Problem requirements:
Please return each entry exactly as it appears, but not the pictures.

Input data:
*** Begin section ***
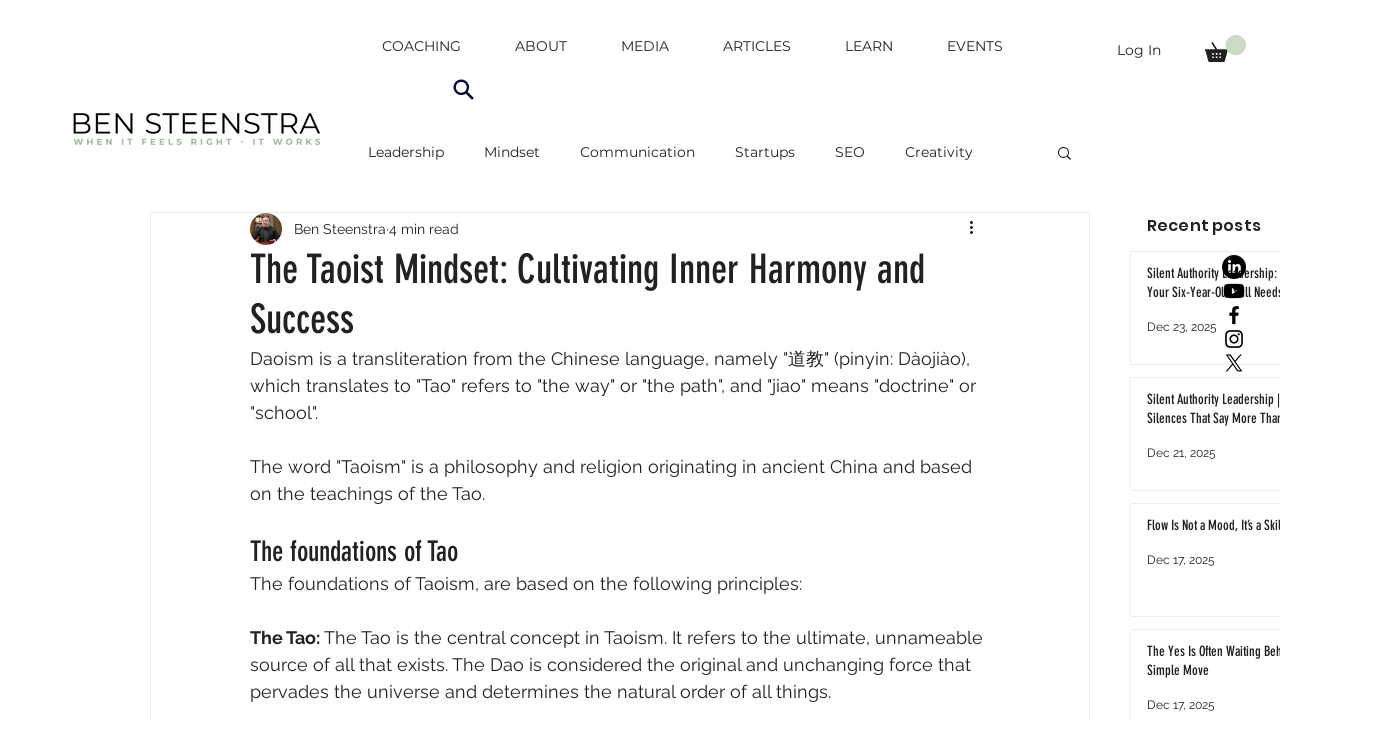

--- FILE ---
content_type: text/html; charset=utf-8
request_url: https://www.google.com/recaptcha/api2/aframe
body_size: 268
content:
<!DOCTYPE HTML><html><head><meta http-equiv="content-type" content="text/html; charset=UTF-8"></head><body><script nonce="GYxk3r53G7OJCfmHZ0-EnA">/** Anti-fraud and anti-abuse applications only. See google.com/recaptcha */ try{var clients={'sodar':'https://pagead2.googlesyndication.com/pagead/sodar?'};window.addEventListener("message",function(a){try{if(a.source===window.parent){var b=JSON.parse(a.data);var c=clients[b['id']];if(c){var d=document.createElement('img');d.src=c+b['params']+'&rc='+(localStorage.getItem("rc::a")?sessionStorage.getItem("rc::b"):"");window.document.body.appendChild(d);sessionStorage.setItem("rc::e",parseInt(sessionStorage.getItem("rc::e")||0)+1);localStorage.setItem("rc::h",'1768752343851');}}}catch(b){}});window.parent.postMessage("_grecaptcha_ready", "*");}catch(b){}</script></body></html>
*** End section ***
Reply:
--- FILE ---
content_type: text/html; charset=utf-8
request_url: https://www.google.com/recaptcha/api2/aframe
body_size: 268
content:
<!DOCTYPE HTML><html><head><meta http-equiv="content-type" content="text/html; charset=UTF-8"></head><body><script nonce="GYxk3r53G7OJCfmHZ0-EnA">/** Anti-fraud and anti-abuse applications only. See google.com/recaptcha */ try{var clients={'sodar':'https://pagead2.googlesyndication.com/pagead/sodar?'};window.addEventListener("message",function(a){try{if(a.source===window.parent){var b=JSON.parse(a.data);var c=clients[b['id']];if(c){var d=document.createElement('img');d.src=c+b['params']+'&rc='+(localStorage.getItem("rc::a")?sessionStorage.getItem("rc::b"):"");window.document.body.appendChild(d);sessionStorage.setItem("rc::e",parseInt(sessionStorage.getItem("rc::e")||0)+1);localStorage.setItem("rc::h",'1768752343851');}}}catch(b){}});window.parent.postMessage("_grecaptcha_ready", "*");}catch(b){}</script></body></html>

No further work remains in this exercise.